> _Challenge_:
Can you quote the items word for word, from their first line through the line that contains "221H98L96 214V200L94 196H84L80"?

++++ Input material ++++

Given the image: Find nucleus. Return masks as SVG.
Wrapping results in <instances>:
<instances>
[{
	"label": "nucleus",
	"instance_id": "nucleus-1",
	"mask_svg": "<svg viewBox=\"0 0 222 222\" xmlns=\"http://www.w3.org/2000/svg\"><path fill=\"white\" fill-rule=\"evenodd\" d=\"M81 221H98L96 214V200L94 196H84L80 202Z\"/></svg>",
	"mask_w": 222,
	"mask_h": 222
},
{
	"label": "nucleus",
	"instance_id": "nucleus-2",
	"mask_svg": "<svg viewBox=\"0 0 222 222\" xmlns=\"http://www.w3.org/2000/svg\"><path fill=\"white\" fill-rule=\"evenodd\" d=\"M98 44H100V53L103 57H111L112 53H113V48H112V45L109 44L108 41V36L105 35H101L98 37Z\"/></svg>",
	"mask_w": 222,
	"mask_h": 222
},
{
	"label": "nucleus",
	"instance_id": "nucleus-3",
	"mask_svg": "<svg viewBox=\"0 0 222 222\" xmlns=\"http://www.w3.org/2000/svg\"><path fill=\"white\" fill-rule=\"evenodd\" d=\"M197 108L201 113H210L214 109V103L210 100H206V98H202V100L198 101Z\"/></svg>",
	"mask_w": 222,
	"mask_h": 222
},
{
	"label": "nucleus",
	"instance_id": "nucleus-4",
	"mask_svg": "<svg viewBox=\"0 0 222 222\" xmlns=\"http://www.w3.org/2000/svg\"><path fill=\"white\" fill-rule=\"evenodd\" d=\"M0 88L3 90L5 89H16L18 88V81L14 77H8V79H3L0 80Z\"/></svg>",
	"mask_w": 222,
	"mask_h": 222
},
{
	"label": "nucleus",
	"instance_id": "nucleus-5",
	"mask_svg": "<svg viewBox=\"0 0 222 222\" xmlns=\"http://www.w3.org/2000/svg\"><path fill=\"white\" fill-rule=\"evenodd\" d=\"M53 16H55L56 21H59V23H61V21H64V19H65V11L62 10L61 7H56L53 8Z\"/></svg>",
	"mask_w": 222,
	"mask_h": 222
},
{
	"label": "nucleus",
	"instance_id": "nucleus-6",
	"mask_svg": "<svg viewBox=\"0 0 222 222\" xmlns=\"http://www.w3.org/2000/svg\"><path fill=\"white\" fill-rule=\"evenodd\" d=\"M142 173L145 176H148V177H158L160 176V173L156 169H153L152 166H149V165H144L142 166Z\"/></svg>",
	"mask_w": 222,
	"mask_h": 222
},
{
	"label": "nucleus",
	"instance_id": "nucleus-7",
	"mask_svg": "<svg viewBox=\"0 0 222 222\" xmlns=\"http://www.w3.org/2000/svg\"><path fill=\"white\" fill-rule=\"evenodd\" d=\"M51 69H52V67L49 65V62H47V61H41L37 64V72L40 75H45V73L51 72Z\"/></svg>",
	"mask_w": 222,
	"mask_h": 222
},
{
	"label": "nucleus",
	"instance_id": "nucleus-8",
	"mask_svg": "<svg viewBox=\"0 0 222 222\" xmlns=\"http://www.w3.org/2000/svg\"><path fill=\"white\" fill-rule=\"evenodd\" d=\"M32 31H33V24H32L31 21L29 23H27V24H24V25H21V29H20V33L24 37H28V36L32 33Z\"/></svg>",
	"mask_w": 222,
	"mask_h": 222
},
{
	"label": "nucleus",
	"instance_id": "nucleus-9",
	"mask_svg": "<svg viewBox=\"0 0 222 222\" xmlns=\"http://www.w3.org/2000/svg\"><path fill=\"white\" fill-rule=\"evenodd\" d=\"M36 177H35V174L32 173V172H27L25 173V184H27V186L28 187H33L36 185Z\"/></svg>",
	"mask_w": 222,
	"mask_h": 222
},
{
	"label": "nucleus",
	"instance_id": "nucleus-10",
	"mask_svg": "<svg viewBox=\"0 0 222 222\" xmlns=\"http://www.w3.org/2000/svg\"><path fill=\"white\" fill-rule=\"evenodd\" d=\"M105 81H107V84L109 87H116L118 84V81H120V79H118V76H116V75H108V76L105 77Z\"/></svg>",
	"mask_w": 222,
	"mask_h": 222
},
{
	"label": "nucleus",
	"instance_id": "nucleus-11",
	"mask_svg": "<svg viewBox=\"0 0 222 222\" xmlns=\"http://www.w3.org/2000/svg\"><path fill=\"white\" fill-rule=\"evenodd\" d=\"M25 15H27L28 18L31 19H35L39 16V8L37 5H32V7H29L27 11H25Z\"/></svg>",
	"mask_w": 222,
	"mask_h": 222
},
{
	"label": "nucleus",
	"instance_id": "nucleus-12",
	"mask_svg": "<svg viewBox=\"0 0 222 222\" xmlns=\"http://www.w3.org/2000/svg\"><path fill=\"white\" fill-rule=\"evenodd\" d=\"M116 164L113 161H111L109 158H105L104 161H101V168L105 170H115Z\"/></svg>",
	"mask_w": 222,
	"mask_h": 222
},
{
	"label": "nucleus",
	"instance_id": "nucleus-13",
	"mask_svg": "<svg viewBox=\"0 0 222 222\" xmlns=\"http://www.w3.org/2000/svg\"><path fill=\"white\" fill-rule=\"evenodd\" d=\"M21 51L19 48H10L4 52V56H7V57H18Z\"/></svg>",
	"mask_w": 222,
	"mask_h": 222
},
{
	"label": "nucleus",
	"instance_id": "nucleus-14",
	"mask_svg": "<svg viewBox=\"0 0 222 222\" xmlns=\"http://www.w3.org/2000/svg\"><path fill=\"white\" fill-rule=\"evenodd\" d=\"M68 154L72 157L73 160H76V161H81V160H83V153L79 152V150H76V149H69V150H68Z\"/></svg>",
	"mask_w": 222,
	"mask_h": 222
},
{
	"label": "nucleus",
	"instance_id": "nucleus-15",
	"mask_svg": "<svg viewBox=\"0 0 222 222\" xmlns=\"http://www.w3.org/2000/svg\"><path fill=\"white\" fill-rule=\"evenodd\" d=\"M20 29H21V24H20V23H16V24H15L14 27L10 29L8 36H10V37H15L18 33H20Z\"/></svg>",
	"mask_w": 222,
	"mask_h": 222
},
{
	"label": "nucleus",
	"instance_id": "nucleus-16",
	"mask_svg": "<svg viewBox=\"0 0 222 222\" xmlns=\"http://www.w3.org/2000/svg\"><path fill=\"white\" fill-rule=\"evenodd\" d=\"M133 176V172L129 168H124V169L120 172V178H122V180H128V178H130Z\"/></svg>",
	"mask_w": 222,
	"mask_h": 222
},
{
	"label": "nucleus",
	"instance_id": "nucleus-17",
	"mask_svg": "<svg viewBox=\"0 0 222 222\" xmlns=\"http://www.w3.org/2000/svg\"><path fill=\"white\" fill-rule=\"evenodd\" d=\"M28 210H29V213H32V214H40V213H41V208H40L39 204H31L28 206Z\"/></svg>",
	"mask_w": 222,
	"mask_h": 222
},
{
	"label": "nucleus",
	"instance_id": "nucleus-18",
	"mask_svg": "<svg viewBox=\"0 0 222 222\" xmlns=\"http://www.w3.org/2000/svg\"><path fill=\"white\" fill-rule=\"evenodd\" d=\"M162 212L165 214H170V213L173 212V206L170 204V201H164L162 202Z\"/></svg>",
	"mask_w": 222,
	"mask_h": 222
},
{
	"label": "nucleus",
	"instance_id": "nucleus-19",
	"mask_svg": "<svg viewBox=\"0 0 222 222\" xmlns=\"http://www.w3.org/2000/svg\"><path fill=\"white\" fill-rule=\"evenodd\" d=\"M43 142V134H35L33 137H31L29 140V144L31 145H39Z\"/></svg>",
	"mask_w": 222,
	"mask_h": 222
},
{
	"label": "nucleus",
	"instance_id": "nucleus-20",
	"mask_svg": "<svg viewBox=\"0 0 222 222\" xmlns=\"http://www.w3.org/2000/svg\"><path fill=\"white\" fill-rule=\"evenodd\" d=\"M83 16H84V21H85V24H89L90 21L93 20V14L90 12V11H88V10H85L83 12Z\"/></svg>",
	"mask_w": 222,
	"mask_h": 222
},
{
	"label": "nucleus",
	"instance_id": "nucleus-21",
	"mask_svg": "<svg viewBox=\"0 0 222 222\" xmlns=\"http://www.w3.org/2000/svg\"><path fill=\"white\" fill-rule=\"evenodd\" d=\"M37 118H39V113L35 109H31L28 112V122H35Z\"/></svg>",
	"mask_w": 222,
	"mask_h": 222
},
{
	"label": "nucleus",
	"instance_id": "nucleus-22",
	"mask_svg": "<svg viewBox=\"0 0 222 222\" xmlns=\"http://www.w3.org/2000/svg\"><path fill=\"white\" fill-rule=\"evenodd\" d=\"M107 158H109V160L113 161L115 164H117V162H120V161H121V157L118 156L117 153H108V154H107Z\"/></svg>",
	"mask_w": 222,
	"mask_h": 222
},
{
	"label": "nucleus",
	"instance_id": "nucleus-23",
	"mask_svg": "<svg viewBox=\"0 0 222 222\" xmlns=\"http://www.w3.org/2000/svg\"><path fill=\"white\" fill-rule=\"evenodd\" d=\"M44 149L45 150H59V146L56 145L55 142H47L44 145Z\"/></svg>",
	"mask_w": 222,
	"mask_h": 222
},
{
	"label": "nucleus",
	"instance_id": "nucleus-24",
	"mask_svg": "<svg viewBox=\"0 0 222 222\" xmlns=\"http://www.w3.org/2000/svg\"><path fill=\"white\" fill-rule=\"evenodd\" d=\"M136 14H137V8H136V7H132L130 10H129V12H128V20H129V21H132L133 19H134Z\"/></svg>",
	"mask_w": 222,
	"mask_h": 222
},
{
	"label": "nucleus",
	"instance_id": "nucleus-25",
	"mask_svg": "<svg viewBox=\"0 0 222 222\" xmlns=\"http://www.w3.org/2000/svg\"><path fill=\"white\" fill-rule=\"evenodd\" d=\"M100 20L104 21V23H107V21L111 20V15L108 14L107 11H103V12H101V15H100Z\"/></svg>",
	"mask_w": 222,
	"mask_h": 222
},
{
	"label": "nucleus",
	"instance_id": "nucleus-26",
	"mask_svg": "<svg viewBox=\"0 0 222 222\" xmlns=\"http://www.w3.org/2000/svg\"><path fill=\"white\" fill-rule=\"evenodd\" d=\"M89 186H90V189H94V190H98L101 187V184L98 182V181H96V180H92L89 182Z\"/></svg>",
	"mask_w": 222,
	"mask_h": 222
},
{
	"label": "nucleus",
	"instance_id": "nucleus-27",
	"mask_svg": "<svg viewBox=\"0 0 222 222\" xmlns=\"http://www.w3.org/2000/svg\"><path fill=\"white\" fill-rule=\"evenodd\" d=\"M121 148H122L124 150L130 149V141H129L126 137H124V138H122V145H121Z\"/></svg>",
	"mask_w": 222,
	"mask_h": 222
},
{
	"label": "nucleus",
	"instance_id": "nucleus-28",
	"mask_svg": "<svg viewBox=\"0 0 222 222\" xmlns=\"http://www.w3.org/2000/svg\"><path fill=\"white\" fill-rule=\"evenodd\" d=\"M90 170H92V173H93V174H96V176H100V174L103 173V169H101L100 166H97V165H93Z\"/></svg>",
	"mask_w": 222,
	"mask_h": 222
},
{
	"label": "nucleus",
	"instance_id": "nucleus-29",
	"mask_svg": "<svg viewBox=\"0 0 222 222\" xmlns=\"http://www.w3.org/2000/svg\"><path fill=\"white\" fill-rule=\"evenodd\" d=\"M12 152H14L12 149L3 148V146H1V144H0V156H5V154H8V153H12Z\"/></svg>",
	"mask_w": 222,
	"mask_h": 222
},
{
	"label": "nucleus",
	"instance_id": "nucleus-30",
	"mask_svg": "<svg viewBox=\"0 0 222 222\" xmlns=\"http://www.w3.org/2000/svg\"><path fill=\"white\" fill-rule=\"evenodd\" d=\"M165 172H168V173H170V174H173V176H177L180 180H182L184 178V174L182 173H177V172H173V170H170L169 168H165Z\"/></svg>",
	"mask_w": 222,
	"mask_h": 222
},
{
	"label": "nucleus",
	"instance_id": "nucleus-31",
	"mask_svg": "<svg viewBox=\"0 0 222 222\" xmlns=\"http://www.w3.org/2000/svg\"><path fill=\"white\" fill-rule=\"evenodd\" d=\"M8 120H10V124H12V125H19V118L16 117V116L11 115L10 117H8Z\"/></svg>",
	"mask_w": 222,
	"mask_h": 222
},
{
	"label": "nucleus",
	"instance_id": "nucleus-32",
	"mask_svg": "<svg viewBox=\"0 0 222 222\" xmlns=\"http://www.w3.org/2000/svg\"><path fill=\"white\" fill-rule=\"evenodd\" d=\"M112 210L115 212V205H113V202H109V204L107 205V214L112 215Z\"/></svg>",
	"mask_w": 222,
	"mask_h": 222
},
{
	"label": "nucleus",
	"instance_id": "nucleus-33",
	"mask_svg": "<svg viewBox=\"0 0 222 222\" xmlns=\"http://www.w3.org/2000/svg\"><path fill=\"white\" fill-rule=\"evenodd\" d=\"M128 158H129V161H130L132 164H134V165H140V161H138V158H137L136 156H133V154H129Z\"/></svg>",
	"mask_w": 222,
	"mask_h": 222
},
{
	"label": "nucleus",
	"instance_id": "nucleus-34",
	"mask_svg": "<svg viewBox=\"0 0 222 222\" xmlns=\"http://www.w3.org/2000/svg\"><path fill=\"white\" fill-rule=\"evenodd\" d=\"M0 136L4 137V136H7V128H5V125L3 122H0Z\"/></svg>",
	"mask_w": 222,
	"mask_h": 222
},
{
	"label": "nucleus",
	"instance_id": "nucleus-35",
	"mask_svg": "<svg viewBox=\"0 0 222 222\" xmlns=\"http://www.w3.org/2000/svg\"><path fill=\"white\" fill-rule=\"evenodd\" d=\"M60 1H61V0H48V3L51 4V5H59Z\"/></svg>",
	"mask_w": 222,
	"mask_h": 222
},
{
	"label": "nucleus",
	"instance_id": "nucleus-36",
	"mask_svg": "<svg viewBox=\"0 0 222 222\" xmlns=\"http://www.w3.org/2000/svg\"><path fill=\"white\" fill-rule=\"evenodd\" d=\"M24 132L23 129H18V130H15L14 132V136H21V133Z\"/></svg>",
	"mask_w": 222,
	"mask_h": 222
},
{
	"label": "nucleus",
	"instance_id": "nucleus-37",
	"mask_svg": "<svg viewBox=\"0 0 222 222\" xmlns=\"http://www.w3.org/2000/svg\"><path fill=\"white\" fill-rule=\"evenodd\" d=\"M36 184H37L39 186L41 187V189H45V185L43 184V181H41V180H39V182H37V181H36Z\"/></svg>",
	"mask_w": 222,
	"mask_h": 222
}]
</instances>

++++

> _Reply_:
Given the image: Find nucleus. Return masks as SVG.
Wrapping results in <instances>:
<instances>
[{
	"label": "nucleus",
	"instance_id": "nucleus-1",
	"mask_svg": "<svg viewBox=\"0 0 222 222\" xmlns=\"http://www.w3.org/2000/svg\"><path fill=\"white\" fill-rule=\"evenodd\" d=\"M81 221H98L96 214V200L94 196H84L80 202Z\"/></svg>",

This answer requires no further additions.